Aim of the task -> Set out the lines from the one with "What is the gap" through the end of the records as a Markdown table with the columns No. and Line, numbering each row and skipping blank lines.

Questions on scene geometry:
○ ○ ○

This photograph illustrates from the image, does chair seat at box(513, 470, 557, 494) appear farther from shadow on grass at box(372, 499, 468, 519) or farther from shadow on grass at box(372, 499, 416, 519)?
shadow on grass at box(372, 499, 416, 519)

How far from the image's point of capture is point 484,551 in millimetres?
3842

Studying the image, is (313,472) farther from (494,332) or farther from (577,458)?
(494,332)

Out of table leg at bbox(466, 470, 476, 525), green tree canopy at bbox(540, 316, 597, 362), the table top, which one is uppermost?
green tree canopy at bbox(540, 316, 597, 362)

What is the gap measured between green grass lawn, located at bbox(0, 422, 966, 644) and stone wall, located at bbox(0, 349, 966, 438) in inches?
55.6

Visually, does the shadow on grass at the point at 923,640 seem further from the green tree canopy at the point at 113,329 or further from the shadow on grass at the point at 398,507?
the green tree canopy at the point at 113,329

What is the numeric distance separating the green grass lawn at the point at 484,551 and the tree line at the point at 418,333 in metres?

○ ○ ○

Complete response ->
| No. | Line |
|---|---|
| 1 | What is the gap measured between green grass lawn, located at bbox(0, 422, 966, 644) and stone wall, located at bbox(0, 349, 966, 438) in inches? |
| 2 | 55.6 |
| 3 | Visually, does the shadow on grass at the point at 923,640 seem further from the green tree canopy at the point at 113,329 or further from the shadow on grass at the point at 398,507? |
| 4 | the green tree canopy at the point at 113,329 |
| 5 | What is the numeric distance separating the green grass lawn at the point at 484,551 and the tree line at the point at 418,333 in metres? |